Sesuai laporan riset ”Telecommunication: Convergence Strategy Rollout Amid A Saturated Mobile Internet Market”yang dirilis oleh Mirae Asset Sekuritas (3/8/2023), pada semester I-2023, jumlah pengguna gabungan Telkomsel (153,3 juta), Indosat (100 juta), XL Axiata (58 juta), dan Smartfren (35,5 juta) sebanyak 346,8 juta. Jika dibandingkan dengan total populasi yang hanya berjumlah 277,8 juta jiwa, Indonesia berarti memiliki 124,8 pengguna layanan seluler untuk setiap 100 orang dalam populasi.
Direktur Telekomunikasi Kemenkominfo Aju Widya Sari, saat dikonfirmasi, mengatakan, pihaknya belum memperoleh informasi terbaru terkait kepastian rencana konsolidasi lagi di antara penyelenggara telekomunikasi. Dua tahun terakhir, dia membenarkan telah terjadi beberapa aksi konsolidasi. Pada tahun 2021, misalnya, operator telekomunikasi Ooredoo QPSC dan CK Hutchison Holdings Limited sepakat mengintegrasikan bisnis keduanya di Indonesia, yakni PT Indosat Tbk atau Indosat Ooredoo dan PT Hutchison Tri Indonesia, menjadi PT Indosat Ooredoo Hutchison Tbk.
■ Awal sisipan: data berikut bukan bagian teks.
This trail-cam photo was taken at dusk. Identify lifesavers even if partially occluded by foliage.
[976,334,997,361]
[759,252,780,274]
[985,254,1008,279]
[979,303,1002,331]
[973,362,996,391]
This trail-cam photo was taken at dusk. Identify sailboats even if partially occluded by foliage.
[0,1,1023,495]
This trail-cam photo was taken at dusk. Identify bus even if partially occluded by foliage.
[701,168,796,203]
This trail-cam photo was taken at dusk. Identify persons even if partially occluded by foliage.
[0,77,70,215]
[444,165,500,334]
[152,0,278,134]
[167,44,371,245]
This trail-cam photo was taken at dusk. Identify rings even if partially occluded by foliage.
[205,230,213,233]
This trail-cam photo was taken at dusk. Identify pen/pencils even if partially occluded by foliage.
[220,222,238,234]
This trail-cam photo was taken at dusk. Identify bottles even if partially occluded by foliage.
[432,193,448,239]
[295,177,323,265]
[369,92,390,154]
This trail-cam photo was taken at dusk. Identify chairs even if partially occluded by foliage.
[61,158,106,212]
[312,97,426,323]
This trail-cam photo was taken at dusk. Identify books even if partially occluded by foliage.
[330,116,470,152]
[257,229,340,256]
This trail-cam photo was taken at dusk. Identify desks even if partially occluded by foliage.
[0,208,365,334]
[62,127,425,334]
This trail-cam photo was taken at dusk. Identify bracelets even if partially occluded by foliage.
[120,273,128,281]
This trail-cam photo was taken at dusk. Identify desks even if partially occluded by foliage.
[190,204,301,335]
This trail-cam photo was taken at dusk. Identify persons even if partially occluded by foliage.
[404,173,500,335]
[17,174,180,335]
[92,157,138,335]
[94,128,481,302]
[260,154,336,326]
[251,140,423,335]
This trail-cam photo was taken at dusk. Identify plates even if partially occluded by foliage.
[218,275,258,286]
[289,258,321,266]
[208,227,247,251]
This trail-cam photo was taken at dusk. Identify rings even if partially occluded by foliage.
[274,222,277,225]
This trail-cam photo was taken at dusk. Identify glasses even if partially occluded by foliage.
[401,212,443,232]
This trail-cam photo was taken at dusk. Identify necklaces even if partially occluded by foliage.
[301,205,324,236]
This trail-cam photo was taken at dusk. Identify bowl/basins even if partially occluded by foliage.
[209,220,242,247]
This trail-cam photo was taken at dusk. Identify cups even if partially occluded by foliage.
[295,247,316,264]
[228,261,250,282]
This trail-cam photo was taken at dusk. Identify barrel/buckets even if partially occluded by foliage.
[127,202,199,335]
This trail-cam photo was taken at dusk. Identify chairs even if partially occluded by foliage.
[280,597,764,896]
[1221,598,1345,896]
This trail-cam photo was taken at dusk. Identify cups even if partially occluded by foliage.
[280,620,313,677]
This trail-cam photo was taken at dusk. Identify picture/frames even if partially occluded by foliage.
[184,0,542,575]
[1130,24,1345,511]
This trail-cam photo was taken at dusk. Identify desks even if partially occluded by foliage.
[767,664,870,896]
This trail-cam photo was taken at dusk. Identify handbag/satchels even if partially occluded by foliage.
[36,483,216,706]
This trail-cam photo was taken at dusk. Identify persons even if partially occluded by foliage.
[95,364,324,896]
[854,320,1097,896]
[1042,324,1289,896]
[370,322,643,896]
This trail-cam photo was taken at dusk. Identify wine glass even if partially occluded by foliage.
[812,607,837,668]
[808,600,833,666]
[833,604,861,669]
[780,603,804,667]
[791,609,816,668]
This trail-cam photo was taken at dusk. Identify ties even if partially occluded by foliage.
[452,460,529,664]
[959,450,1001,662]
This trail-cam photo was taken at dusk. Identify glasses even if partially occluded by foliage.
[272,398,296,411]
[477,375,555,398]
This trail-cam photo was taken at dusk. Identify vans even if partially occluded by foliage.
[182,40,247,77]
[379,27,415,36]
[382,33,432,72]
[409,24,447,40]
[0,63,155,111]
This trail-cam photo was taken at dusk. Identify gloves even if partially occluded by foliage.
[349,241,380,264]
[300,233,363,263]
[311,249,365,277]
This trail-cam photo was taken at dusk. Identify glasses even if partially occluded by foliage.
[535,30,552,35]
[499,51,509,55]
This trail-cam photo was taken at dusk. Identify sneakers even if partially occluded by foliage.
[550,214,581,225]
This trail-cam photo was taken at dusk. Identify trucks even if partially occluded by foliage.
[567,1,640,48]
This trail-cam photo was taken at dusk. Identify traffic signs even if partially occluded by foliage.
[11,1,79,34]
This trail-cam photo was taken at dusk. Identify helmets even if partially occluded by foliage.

Kemudian, pada Januari 2022, operator telekomunikasi Axiata Group Berhad dan PT XL Axiata Tbk resmi menandatangani perjanjian jual-beli saham bersyarat untuk mengambil alih 66,03 persen saham perusahaan penyelenggara jaringan tetap telekomunikasi PT Link Net Tbk.
Direktur Jenderal Informasi dan Komunikasi Publik Kemenkominfo Usman Kansong menekankan, kementerian tengah mendorong peningkatan kolaborasi ataupun konsolidasi antarsesama penyelenggara telekomunikasi. Salah satu tujuannya adalah mengurangi kompetisi tidak sehat.
”Mengenai kapan implementasi, kami menyerahkan kepada keputusan setiap penyelenggara telekomunikasi. Kami rasa, lebih cepat realisasi akan lebih baik,” kata Usman.
Salah satu penyelenggara telekomunikasi, yakni PT XL Axiata Tbk (XL Axiata), meyakini bahwa konsolidasi akan memberikan manfaat bagi industri itu sendiri dan masyarakat. Group Head Corporate Communications XL Axiata Retno Wulan mengatakan, perusahaan senantiasa terbuka untuk menjajaki berbagai kemungkinan untuk dapat melakukan aksi konsolidasi dengan pihak manapun.